# Work instruction
Please, without the pictures, retype exactly the lines from the start of the material through the line that holds "Weltkarte von Toscanelli".

# Exercise inputs
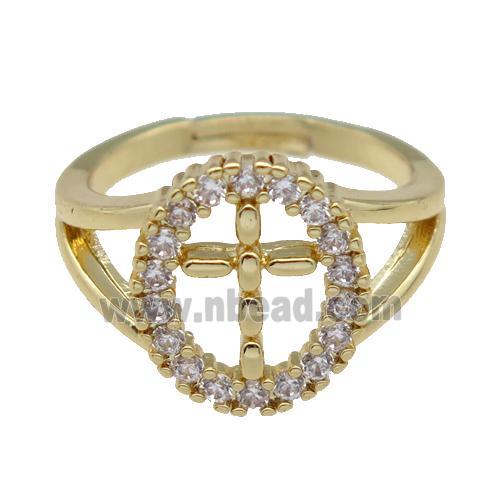 copper Ring paved zircon, cross, adjustable, gold plated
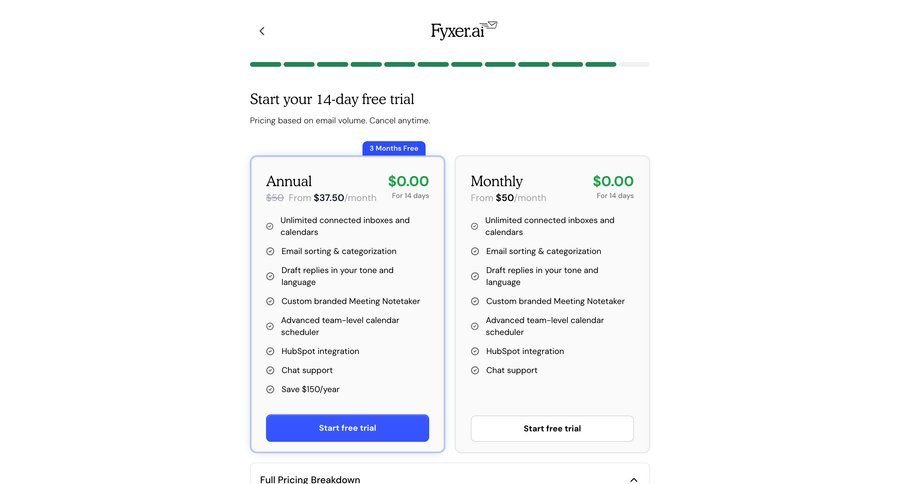 Fyxer
				onboarding ui page example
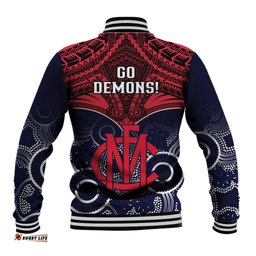 Melbourne Football Baseball Jacket Go Demons Aboriginal Mix Polynesian Pattern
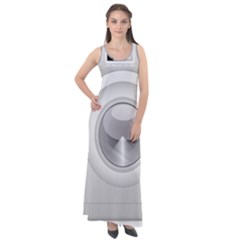 Washing Machine Cartoon Drawing Vector Sleeveless Velour Maxi Dress by Jancukart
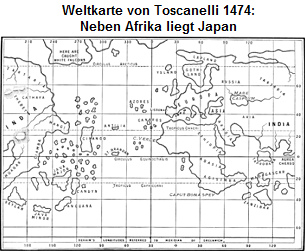 Weltkarte von Toscanelli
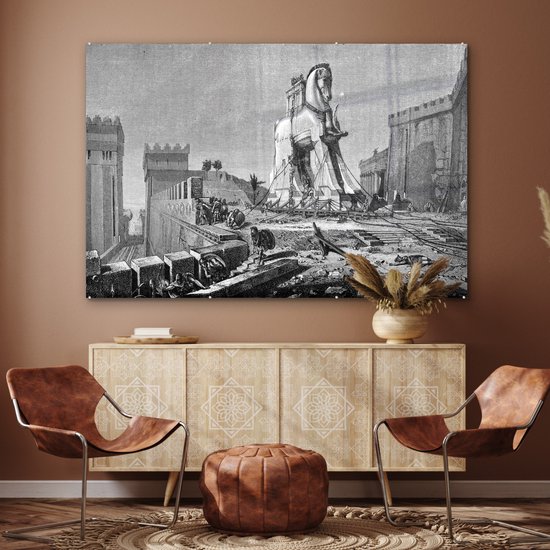 MuchoWow® Peinture sur verre 150x100 cm - Peinture sur verre acrylique - Une illustration antique en noir et blanc du cheval de Troie - Photo sur verre - Peintures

# Exercise result
 copper Ring paved zircon, cross, adjustable, gold plated
 Fyxer
				onboarding ui page example
 Melbourne Football Baseball Jacket Go Demons Aboriginal Mix Polynesian Pattern
 Washing Machine Cartoon Drawing Vector Sleeveless Velour Maxi Dress by Jancukart
 Weltkarte von Toscanelli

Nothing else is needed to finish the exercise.